Thursday, August 14, 2008
Genomics making warfarin easier to manage
Warfarin is a very challenging drug to prescribe and manage. Not only is the therapeutic window narrow, but achieving the correct dose and maintaining a stable international normalized ratio (INR) for patients can be problematic. Any reasonably cost- and time-effective improvement in warfarin management would be welcomed by most clinicians.
Over the last several years new genetic tests for variants in the CYP2C9 and VKORC1 genes have been developed that predict a substantial component of warfarin metabolism. Many scientists and academic health care providers feel that prospective use of these tests may save lives and health care resources. To date, several small studies comparing the use of genetic testing to standard of care have produced mixed results. There may be evidence for reduced use of blood draws for INRs and office visits, but no large trial has demonstrated a mortality benefit. The FDA has altered warfarin's labeling to reflect this new information.
A number of companies and health care systems already have geared up to offer warfarin pharmacogenetic tests with a rapid turn-around time. The National Heart, Lung and Blood Institute of the National Institutes of Health started a major trial of warfarin pharmacogenetic testing through the University of Pennsylvania, which should greatly enhance our understanding of the clinical utility of such tests.

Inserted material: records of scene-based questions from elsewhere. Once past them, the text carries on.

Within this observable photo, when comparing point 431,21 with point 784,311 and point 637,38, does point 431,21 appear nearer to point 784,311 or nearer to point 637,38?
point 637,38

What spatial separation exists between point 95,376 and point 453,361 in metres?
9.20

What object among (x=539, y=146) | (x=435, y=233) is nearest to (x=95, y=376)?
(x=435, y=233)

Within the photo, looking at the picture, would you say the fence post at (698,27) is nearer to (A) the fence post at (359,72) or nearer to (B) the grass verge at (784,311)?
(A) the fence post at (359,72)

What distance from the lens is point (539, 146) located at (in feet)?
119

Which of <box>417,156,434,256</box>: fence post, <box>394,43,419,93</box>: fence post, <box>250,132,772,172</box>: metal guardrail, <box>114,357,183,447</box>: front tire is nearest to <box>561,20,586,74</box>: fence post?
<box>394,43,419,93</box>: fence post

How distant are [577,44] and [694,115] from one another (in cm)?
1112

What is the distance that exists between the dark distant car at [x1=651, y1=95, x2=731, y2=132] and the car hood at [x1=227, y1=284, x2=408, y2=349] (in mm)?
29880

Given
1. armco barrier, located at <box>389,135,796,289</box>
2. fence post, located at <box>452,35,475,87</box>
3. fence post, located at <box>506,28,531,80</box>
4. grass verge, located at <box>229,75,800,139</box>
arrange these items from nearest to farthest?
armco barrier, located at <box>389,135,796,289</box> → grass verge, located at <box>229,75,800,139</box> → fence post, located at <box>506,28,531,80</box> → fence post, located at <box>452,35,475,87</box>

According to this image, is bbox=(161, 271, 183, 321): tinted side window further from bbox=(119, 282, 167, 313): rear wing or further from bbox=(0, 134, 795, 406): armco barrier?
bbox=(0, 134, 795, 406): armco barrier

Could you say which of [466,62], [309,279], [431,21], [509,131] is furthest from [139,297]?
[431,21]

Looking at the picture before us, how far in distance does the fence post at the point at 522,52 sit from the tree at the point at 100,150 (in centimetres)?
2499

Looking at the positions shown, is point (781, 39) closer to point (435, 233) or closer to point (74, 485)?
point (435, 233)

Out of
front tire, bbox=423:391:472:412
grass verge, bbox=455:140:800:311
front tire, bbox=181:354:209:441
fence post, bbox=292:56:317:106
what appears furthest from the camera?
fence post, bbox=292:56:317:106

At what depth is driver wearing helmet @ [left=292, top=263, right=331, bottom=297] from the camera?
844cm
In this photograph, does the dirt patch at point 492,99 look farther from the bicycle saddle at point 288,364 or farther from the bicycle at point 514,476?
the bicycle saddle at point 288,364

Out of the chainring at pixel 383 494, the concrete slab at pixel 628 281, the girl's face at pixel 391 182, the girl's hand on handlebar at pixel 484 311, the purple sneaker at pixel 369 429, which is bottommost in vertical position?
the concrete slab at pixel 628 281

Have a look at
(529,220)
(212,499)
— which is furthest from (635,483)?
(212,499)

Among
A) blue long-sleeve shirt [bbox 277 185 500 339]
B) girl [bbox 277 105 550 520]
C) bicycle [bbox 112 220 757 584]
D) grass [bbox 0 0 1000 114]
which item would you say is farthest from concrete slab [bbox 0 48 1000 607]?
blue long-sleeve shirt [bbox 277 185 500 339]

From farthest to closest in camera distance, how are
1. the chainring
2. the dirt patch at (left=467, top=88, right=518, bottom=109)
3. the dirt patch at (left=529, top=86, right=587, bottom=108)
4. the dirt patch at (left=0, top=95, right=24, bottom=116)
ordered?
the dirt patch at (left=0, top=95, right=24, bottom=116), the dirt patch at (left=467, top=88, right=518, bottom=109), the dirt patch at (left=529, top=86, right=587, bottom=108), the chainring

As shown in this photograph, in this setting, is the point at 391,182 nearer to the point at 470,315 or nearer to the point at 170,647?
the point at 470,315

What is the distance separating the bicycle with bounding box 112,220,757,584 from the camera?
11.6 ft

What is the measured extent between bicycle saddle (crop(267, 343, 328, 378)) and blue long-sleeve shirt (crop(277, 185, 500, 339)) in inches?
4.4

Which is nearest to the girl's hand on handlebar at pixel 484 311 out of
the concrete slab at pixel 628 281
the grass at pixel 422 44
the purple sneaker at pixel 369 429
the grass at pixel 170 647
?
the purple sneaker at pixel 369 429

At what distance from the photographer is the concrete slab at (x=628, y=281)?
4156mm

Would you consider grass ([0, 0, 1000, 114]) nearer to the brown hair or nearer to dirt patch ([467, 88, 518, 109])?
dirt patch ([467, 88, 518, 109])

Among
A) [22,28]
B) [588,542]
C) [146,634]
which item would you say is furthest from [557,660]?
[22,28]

Interestingly, the Centers for Medicare and Medicaid Services opened a National Coverage Analysis (NCA) of the topic. The public comment for this NCA runs until Sept. 3. For some in the personalized medicine community, this NCA is viewed as a critical test case of personalized medicine predicated on genomic information. Perhaps this overstates the situation. It probably is best viewed as an opportunity for a much-needed dialogue between supporters of personalized medicine and evidence-based medicine.
Will the nation's largest health care payer accept the current evidence supporting the use of warfarin pharmacogenetic testing in routine care? A recent review using the Rapid ACCE format by McClain et al. raised serious concerns regarding gaps in the current evidence base. However, this is a rapidly moving field and more data are now available.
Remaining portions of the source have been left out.